**EXERCISE GOAL:** Would you return the lines between the one holding "family: Elephantidae" and the one holding "genus: Aepyceros", inclusive, and only those, exactly as they stand in the listing below?

**DATA FOR THIS EXERCISE:**
○ ○ ○ ○

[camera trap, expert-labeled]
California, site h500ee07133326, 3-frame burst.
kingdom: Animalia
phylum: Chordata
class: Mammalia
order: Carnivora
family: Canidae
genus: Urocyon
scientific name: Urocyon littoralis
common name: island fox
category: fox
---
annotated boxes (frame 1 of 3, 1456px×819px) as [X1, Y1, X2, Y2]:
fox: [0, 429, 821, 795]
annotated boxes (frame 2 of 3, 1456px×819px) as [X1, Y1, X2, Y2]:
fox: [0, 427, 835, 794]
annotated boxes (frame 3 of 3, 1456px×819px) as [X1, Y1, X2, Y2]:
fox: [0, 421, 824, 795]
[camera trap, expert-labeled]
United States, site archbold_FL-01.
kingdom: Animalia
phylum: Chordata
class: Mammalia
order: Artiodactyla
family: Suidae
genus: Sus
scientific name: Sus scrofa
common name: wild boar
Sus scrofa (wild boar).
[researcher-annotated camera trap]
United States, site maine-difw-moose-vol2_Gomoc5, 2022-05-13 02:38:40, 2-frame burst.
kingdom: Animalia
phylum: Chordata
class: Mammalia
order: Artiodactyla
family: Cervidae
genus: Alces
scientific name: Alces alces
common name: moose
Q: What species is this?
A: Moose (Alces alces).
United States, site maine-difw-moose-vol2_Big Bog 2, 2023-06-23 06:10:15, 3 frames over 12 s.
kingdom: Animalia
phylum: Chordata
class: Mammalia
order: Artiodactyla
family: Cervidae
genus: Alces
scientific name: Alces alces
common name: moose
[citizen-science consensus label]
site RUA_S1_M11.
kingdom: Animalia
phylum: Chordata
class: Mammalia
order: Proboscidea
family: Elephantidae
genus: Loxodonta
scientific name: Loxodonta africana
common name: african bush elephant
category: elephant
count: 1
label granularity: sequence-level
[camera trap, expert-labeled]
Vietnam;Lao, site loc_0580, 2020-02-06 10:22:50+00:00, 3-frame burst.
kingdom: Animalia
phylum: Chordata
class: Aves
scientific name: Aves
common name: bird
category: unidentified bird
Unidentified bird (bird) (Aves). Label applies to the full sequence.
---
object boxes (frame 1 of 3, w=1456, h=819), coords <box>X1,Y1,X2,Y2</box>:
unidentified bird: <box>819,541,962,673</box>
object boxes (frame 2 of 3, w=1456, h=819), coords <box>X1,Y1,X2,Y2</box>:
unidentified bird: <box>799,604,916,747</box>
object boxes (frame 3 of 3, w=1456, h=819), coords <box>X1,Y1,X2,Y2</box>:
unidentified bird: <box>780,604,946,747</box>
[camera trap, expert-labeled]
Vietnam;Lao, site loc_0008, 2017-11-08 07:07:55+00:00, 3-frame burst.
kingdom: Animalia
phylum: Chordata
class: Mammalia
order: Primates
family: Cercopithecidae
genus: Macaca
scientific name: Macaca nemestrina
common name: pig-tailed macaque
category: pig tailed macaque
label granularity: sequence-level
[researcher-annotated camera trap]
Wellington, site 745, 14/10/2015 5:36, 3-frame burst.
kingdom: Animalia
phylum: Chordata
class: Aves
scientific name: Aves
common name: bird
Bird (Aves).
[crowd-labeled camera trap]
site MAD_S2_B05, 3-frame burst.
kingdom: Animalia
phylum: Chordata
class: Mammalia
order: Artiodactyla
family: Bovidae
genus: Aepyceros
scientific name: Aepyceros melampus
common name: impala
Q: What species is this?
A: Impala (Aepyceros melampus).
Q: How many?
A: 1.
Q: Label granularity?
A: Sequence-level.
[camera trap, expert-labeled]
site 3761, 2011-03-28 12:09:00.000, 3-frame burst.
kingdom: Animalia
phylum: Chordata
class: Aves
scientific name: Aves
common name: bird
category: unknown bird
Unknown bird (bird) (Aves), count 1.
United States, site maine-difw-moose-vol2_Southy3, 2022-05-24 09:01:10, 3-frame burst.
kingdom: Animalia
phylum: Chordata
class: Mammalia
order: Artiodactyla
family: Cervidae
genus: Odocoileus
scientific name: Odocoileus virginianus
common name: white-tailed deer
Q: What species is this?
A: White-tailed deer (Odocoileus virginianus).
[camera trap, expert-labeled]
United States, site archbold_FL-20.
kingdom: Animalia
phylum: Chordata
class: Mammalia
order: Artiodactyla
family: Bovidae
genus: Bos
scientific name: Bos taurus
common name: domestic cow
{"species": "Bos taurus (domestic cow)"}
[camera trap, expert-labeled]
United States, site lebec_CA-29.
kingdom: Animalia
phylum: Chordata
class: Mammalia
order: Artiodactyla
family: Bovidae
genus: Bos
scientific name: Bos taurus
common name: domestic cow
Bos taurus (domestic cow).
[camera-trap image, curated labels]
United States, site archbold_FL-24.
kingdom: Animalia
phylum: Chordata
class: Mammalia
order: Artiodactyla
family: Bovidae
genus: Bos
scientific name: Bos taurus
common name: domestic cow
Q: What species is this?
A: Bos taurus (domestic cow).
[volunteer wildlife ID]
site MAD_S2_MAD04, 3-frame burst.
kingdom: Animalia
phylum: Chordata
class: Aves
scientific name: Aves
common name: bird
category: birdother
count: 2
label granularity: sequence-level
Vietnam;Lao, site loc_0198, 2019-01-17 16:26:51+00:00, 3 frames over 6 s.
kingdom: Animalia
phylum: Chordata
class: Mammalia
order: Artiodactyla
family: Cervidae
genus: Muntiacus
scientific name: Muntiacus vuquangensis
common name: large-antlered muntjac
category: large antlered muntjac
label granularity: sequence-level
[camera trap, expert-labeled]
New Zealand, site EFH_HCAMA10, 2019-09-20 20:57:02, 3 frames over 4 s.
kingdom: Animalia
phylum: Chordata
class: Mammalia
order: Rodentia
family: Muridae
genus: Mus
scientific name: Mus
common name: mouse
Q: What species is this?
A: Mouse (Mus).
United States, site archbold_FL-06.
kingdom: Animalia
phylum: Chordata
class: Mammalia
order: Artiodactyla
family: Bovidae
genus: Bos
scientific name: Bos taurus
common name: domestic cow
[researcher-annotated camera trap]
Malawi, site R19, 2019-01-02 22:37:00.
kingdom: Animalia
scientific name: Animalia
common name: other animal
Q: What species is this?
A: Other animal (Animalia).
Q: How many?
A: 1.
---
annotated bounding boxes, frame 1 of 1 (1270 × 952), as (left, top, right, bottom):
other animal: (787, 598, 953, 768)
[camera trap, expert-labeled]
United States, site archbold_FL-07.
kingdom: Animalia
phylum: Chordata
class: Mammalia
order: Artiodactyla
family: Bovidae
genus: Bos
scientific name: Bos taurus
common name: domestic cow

○ ○ ○ ○

**EXERCISE RESULT:**
family: Elephantidae
genus: Loxodonta
scientific name: Loxodonta africana
common name: african bush elephant
category: elephant
count: 1
label granularity: sequence-level
[camera trap, expert-labeled]
Vietnam;Lao, site loc_0580, 2020-02-06 10:22:50+00:00, 3-frame burst.
kingdom: Animalia
phylum: Chordata
class: Aves
scientific name: Aves
common name: bird
category: unidentified bird
Unidentified bird (bird) (Aves). Label applies to the full sequence.
---
object boxes (frame 1 of 3, w=1456, h=819), coords <box>X1,Y1,X2,Y2</box>:
unidentified bird: <box>819,541,962,673</box>
object boxes (frame 2 of 3, w=1456, h=819), coords <box>X1,Y1,X2,Y2</box>:
unidentified bird: <box>799,604,916,747</box>
object boxes (frame 3 of 3, w=1456, h=819), coords <box>X1,Y1,X2,Y2</box>:
unidentified bird: <box>780,604,946,747</box>
[camera trap, expert-labeled]
Vietnam;Lao, site loc_0008, 2017-11-08 07:07:55+00:00, 3-frame burst.
kingdom: Animalia
phylum: Chordata
class: Mammalia
order: Primates
family: Cercopithecidae
genus: Macaca
scientific name: Macaca nemestrina
common name: pig-tailed macaque
category: pig tailed macaque
label granularity: sequence-level
[researcher-annotated camera trap]
Wellington, site 745, 14/10/2015 5:36, 3-frame burst.
kingdom: Animalia
phylum: Chordata
class: Aves
scientific name: Aves
common name: bird
Bird (Aves).
[crowd-labeled camera trap]
site MAD_S2_B05, 3-frame burst.
kingdom: Animalia
phylum: Chordata
class: Mammalia
order: Artiodactyla
family: Bovidae
genus: Aepyceros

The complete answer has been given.